In Hackbarth v. Nationwide Mutual Insurance Company, the insured fell while attempting to enter his car. The court found that ice caused the fall, and the vehicle was not an instrumentality of the injury. Thus, there was no coverage. Thus, it dismissed the insured’s breach of contract claim.
As to the insured’s bad faith claim, while the Court seemed on the verge of wrestling with the argument that there could be bad faith in the absence of any duty to provide benefits, the insured ultimately conceded that if there was no breach of contract, there could be no bad faith.

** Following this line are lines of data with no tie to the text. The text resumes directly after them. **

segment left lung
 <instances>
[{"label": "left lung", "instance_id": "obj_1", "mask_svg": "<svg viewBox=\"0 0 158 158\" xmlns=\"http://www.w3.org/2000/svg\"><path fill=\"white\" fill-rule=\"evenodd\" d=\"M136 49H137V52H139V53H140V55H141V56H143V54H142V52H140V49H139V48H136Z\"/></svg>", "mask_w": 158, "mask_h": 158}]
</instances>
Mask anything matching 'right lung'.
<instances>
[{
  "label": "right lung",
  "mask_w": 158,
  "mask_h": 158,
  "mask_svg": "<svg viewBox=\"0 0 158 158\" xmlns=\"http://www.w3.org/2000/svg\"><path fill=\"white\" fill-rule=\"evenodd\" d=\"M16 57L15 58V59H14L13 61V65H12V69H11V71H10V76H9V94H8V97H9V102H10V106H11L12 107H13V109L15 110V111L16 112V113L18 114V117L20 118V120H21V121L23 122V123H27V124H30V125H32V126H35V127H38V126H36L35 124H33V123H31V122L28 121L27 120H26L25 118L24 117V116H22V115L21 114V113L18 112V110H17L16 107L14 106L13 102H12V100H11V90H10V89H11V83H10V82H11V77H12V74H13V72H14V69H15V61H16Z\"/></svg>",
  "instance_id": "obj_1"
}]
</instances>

Moreover, even had the court ruled otherwise on the contract claim, it would still have dismissed the bad faith claim “because Plaintiff’s Complaint fails to aver sufficient facts which allow for drawing a reasonable inference that Defendant acted in bad faith when denying coverage under the Policy.” The court did not accept the argument that the pleadings were sufficient to allow further development via discovery. Rather, even accepting the alleged facts as true and disregarding legal conclusions, the insured did not allege sufficient facts to establish that the insurer lacked a reasonable basis for denying benefits and knew or recklessly disregarded its lack of reasonable basis.
Date of Decision: July 8, 2014
Hackbarth v. Nationwide Mut. Ins. Co., Civil No. 13-1596, 2014 U.S. Dist. LEXIS 92971 (W.D. Pa. July 8, 2014) (Cohill, J.)